Under cross-examination by Ritthaler, Dean said that Schmitz had become very close to the 15-year-old and his family before the offense occurred. He spent time at their home, she said, because the family had another boy who died after an illness.
Schmitz was emotionally weak at the time, Dean said, because a sexual relationship with an adult priest had just ended.
Mirakian, the defense attorney, said that he was surprised that the judge found the recommendation of a treatment center inappropriate simply because it was out of state and treated people on an outpatient basis. He said that he did not think that the state’s sentencing guidelines required an in-state, residential center.
Mirakian said that he was researching the law for a way to present his concern to the court.
He said that he expected Schmitz would remain in the Douglas County Jail until at least Oct. 31, when he goes to court in Nemaha County. Mirakian said that he was still working on a plea agreement with the county prosecutor there.

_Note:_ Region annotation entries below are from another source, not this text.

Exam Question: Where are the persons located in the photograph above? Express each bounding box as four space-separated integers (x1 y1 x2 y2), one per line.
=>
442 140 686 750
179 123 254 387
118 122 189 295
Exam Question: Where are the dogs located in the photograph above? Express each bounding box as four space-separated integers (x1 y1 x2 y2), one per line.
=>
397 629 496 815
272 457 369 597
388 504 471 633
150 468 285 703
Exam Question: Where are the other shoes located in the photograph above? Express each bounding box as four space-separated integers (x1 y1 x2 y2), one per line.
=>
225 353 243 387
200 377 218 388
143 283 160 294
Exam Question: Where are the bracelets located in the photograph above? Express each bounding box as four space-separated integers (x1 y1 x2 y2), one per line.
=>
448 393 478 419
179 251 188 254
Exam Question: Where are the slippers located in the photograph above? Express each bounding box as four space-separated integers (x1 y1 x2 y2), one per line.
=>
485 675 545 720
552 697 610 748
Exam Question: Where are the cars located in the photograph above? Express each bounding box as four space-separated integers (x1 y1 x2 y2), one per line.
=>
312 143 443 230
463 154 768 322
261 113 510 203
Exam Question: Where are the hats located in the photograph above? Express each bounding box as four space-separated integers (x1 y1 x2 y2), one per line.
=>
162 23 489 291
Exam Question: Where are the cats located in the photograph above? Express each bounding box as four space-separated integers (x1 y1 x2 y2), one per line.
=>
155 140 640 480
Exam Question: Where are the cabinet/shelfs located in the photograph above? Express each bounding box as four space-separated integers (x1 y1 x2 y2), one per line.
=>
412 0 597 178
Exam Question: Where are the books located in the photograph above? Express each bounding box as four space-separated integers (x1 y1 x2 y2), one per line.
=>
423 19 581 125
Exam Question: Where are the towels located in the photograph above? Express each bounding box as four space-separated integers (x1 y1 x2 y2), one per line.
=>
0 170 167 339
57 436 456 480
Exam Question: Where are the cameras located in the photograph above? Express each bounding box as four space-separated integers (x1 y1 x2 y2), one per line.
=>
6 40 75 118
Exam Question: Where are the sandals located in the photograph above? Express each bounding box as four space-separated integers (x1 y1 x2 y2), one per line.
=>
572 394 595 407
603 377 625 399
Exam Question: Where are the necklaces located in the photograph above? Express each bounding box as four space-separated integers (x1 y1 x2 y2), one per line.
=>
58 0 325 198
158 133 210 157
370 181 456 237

The Nemaha County charge alleges that Schmitz engaged in lewd fondling of the teen-ager between Jan. 1 and Aug. 1, 1999, at S&S Ranch.
Schmitz is a co-owner of the ranch.
Also pending is a civil lawsuit that the teen-ager has brought against Schmitz in Douglas County. Included as a defendant is the Archdiocese of Kansas City in Kansas.
The archdiocese did not respond to a request Friday for comment.
Schmitz was ordained in 1989. He served in several Johnson County parishes, including St. Ann’s in Prairie Village, Queen of the Holy Rosary in Overland Park and St. Joseph’s in Shawnee. He was popular among young people, serving as the vocations director for the archdiocese.
He founded the Runnin’ Revs, a group of basketball-playing priests in Kansas.
The archdiocese removed Schmitz from his duties as a priest in May. He can no longer celebrate Mass or wear clerical garments.
The archdiocese plans to wait until legal proceedings are resolved before beginning laicization, the process of removing him permanently from the priesthood. The process requires the Vatican’s approval.